#### DATASET RECORDS ####
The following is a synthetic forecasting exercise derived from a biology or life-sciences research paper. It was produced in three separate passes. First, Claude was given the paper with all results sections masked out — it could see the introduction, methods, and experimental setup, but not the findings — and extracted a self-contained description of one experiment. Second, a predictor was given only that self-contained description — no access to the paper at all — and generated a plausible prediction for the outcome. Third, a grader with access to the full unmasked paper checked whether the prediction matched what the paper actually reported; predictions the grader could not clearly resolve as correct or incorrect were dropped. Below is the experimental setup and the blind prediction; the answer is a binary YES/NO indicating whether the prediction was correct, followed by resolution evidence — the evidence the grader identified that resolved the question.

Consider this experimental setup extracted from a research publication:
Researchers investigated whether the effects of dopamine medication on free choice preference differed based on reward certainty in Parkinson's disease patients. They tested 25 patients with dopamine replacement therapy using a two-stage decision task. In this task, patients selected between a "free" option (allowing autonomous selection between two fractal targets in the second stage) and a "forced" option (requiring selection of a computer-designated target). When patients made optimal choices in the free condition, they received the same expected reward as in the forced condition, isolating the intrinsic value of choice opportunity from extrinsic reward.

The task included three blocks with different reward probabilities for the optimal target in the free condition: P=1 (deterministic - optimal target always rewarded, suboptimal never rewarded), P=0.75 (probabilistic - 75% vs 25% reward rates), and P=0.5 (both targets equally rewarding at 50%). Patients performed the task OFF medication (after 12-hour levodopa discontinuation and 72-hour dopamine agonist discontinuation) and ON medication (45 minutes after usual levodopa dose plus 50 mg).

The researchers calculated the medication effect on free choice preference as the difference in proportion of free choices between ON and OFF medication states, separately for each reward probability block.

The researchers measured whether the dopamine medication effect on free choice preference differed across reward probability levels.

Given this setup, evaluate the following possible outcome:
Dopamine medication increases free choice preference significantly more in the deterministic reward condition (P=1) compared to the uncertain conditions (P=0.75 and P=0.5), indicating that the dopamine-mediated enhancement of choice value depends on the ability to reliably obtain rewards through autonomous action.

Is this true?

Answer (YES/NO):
####
#### DATASET RECORDS ####
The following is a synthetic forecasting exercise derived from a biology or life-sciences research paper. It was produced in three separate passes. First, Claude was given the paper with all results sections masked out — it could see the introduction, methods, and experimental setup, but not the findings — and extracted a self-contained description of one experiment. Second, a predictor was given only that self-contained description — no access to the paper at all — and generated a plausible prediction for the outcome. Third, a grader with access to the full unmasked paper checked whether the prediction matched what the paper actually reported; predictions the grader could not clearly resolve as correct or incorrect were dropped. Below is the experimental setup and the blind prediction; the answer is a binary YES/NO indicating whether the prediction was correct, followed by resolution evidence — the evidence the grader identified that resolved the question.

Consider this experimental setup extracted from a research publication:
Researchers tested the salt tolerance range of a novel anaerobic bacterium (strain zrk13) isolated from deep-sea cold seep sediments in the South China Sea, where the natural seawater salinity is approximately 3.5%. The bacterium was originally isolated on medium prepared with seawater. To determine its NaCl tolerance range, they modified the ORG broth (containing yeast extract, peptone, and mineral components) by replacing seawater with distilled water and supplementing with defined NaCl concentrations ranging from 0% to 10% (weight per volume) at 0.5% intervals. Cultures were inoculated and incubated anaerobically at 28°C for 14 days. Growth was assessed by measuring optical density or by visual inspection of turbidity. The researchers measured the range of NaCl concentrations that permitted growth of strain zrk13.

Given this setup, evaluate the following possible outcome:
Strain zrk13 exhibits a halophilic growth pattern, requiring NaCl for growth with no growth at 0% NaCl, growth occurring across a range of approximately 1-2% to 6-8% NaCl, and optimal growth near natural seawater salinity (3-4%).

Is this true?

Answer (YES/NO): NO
####
> **ACTION ITEM**: Check every line of the records above for the string "probability". Copy those that hold it.

> **EXPECTED OUTPUT**:
The researchers calculated the medication effect on free choice preference as the difference in proportion of free choices between ON and OFF medication states, separately for each reward probability block.
The researchers measured whether the dopamine medication effect on free choice preference differed across reward probability levels.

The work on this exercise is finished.